* Directions *
- A) Decide whether each statement below agrees with the article on financial peace of mind. Answer yes or no for each, and quote the words of the article that decide it.
(i) The survey found that the mass affluent care more about financial confidence than people with higher net worth.
(ii) The survey found that men pursue financial confidence more eagerly than women.
(iii) The article names diversification as the cardinal rule for sleeping well at night.
- B) Transcribe a passage from the article on financial peace of mind. Begin at the words "It is hard to" and stop after the words "current living standards.".

* Text to read *
start
Financial Peace of Mind Is an Invaluable Asset

Nine out of 10 respondents to a Capital Group/Escalent survey rated “peace of mind” as very important. If it cannot be quantified according to risk and return, perhaps freedom, time and spontaneity make better metrics.


What does peace of mind mean to you?

It is hard to define the elusive emotion of financial security, but we recognize some standard outward signs: living essentials and monthly expenses covered by a secure flow of income, no threat that income will dry up, and a prospect of maintaining current living standards.

Yet many people feel powerless whenever they think about money. Unfortunately, they are burdened with a set of beliefs and misconceived narratives that tie them down. However, once they realize they are capable of providing for themselves, they experience a new empowerment. They learn to prioritize their true motivations and eventually become as enthusiastic about cultivating their money as they are about spending it.

After you set realistic financial goals, you can focus on a newfound freedom. Without the pressure of constant money worries, you can concentrate on your chosen passions and hobbies.

Although a desire for peace of mind cuts across all socioeconomic groups, the Capital Group/Escalent survey described some counterintuitive findings. It revealed that financial confidence is in fact most prized by retirees with more modest levels of education, as opposed to graduates with college or advanced degrees; the mass affluent care more about it than those with higher net worth; and women, retired or not, pursue it more eagerly than men do.

A disciplined approach
The cardinal rule for sleeping well at night is diversification. As in all investment practices, it remains the best “free lunch” out there.
end
* Data section *
start
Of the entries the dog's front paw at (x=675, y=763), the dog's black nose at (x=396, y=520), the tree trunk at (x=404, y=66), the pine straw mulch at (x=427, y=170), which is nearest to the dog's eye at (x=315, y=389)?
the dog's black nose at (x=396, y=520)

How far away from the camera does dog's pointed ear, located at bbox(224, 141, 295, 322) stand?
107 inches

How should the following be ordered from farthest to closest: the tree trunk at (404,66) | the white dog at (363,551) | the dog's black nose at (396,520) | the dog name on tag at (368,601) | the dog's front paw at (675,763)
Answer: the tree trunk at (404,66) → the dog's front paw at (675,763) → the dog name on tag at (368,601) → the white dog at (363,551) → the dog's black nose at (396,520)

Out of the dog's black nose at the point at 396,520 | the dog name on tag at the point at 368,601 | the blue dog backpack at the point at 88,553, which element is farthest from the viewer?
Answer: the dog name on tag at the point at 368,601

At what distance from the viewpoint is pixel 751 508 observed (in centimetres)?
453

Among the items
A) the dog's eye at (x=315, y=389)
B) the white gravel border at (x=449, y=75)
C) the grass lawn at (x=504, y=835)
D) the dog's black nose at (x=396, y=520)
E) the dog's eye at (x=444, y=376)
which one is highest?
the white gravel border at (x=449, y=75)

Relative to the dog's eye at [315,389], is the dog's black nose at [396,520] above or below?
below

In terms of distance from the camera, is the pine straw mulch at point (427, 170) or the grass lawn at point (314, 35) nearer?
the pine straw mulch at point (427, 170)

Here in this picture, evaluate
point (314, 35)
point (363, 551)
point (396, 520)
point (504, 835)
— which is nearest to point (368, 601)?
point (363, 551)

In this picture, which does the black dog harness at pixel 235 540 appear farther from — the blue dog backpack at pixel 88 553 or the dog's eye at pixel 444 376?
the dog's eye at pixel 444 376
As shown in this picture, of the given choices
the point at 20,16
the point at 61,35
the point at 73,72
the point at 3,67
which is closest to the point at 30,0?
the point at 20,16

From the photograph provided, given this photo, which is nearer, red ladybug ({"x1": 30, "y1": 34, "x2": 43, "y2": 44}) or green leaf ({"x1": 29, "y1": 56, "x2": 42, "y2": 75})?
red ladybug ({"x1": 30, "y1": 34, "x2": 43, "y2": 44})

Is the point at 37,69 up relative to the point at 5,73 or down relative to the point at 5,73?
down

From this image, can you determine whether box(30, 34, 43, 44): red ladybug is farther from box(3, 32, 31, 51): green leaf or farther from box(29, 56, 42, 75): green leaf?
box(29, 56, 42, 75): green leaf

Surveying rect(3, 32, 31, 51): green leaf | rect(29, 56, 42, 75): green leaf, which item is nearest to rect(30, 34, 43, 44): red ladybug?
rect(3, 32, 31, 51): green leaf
end
* Task responses *
- A)
(i) Yes: "the mass affluent care more about it than those with higher net worth"
(ii) No: "women, retired or not, pursue it more eagerly than men do"
(iii) Yes: "The cardinal rule for sleeping well at night is diversification."

- B)
It is hard to define the elusive emotion of financial security, but we recognize some standard outward signs: living essentials and monthly expenses covered by a secure flow of income, no threat that income will dry up, and a prospect of maintaining current living standards.